RescueTime is the odd one out: it doesn't ask you to start timers. It runs in the background and categorizes where your attention actually went. For solo founders who want honest insight into their own focus rather than billing clients, it's quietly excellent.

Pros:

  • Fully automatic — no remembering to hit start, which is the whole point.
  • Focus sessions and weekly reports surface patterns you genuinely won't notice otherwise.

Cons:

  • It's about personal productivity, not team timesheets or client billing — wrong tool if you need to bill or manage others.
  • Automatic categorization sometimes guesses wrong and needs occasional cleanup.

Who should skip it: Anyone who needs billable hours, approvals, or team reporting.

Time Doctor — best for distributed agencies needing accountability

Time Doctor sits near Hubstaff: it's built for accountability across distributed teams, with distraction nudges, optional screenshots, and detailed productivity reports. I've seen agencies with many remote contractors lean on it for both visibility and gentle focus prompts.

Pros:

  • Real-time distraction alerts ("are you still working?") that some teams find genuinely helpful.
  • Granular reporting on apps, websites, and time-per-project.

Cons:

  • No real free plan — trial only — so there's commitment to evaluate it.
  • Like all monitoring tools, it can read as heavy-handed if your team values trust over oversight.

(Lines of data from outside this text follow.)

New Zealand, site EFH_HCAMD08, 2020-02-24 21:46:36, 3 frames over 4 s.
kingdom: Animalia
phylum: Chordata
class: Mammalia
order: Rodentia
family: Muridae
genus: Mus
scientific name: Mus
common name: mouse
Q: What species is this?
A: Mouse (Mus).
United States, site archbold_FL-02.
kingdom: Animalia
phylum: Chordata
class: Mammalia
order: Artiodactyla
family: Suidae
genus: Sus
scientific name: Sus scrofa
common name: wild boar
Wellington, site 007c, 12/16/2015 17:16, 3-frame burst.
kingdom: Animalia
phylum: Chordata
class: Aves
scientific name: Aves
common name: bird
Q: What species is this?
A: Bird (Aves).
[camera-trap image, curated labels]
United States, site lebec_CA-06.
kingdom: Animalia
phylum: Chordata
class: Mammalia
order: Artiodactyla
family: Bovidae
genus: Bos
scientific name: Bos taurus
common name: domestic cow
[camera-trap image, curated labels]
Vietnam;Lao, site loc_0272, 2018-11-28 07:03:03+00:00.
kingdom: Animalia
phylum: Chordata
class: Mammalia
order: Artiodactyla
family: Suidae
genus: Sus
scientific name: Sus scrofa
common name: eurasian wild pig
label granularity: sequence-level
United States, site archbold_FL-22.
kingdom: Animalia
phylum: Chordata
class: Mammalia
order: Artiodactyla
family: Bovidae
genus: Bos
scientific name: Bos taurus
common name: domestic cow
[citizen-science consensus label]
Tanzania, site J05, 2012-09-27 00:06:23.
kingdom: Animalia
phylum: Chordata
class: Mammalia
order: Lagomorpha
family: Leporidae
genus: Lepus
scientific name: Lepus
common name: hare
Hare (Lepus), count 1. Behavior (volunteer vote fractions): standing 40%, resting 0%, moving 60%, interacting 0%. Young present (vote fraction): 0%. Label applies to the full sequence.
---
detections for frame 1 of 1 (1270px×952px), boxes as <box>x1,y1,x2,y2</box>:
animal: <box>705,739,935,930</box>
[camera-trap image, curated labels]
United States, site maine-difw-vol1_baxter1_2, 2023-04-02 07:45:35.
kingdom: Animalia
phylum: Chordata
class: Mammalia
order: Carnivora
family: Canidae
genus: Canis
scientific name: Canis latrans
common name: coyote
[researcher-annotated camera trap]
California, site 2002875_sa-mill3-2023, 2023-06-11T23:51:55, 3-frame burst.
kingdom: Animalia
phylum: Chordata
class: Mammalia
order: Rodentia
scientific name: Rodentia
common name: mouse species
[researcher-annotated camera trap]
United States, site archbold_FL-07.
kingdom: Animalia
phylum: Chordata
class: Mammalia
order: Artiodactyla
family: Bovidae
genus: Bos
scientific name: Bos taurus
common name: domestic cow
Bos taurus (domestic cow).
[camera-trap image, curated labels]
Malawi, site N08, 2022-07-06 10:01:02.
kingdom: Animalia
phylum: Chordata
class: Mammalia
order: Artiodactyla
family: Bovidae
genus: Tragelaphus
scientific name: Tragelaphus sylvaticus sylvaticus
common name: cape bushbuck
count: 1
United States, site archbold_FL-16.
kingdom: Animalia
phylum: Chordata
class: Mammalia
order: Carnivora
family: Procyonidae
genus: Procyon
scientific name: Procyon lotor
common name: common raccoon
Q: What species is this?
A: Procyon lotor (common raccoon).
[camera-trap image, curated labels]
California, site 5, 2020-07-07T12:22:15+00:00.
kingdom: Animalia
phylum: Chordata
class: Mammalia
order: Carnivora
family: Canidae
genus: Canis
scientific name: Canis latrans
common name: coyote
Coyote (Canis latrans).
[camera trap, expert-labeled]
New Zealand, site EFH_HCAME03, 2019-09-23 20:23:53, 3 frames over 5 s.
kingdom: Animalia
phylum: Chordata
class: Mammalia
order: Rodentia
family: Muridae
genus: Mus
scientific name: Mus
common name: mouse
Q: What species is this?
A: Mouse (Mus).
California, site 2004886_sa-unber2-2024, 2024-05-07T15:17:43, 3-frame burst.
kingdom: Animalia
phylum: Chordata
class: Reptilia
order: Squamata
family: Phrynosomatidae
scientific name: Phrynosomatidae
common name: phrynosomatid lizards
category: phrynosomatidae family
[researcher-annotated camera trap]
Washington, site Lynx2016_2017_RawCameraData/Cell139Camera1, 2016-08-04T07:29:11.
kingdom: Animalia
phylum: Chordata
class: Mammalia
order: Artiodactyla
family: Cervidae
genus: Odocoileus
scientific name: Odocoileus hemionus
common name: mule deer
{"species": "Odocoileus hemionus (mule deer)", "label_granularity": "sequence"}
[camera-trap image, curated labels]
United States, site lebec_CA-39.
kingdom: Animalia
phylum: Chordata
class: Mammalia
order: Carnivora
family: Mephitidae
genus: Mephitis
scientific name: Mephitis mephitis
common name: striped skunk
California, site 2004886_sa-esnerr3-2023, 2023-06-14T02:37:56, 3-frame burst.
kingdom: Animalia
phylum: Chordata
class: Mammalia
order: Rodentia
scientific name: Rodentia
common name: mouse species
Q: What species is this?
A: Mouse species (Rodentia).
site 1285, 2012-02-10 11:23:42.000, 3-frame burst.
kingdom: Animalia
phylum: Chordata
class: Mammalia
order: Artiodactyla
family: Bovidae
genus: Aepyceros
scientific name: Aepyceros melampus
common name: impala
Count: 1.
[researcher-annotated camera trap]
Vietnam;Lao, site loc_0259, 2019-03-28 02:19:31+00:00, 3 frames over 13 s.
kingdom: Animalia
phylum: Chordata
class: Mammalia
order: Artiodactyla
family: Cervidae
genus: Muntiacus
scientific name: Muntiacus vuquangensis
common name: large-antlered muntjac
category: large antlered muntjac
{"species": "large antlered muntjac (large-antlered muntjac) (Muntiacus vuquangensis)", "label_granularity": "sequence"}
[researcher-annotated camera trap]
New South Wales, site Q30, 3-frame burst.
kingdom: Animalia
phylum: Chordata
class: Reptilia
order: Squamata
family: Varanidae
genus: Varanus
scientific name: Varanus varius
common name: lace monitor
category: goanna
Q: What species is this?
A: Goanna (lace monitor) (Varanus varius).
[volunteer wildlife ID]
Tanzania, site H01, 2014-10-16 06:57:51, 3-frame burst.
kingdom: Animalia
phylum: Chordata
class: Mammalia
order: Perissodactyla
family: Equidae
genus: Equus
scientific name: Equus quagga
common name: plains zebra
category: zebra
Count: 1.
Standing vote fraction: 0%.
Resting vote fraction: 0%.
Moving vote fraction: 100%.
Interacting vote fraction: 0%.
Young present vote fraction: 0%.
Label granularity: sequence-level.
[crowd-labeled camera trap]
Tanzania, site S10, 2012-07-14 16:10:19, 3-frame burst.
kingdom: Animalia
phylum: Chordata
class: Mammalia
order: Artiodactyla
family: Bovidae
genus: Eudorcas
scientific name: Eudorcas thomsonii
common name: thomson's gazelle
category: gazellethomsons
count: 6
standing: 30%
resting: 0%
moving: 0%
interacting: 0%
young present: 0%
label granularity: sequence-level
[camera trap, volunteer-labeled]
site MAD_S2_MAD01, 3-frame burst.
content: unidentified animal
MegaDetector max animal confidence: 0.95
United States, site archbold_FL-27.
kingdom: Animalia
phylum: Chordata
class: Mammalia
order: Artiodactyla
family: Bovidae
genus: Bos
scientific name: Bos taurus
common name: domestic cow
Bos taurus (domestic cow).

Who should skip it: Small high-trust teams; the monitoring layer is more than you need.

Our verdict

For most small remote teams, start with Toggl Track — adoption is the real battle, and Toggl wins it. If budget is the deciding factor, Clockify's free plan is unbeatable and you can always upgrade later. Only reach for Hubstaff or Time Doctor if money is genuinely tied to hourly work and you need proof — and even then, roll it out with an honest conversation, not silently. Freelancers billing clients should go straight to Harvest, and solo founders chasing focus rather than invoices should try RescueTime.

My honest take: resist the urge to buy a monitoring tool to solve what's actually a trust or clarity problem. The lightest tool your team will actually use beats the most powerful one they quietly resent.

Frequently asked questions

What's the best free time tracking tool for a small remote team?

Clockify, hands down. Its free tier supports unlimited users and unlimited time tracking, which means you can onboard your whole small team at no cost and only pay if you later want approvals, invoicing, or advanced reports. Toggl Track's free plan is nicer to use but caps at around five users.

Should I use a tool with screenshots and activity monitoring?

Only if money is directly tied to hourly work — for example, paying offshore contractors by the hour. For salaried or high-trust teams, monitoring tools like Hubstaff or Time Doctor tend to cost you more in morale than they save. If you do adopt one, be transparent about it upfront; rolling out surveillance quietly is the fastest way to lose your team's trust.

Do I need a separate time tracker if I already use a project management tool?

Not necessarily. Tools like ClickUp include native time tracking tied to tasks, so if you're already living in a PM platform, using its built-in timer avoids another subscription. But if your PM tool's tracking is clunky, a dedicated tool like Toggl integrates cleanly and is far smoother to use day to day.

Which tool is best for freelancers who bill clients hourly?

Harvest. Its standout feature is turning tracked hours directly into professional invoices, which removes a big chunk of monthly admin. The catch is per-seat pricing that climbs as you add people, so it shines brightest for solo freelancers and very small studios rather than growing teams.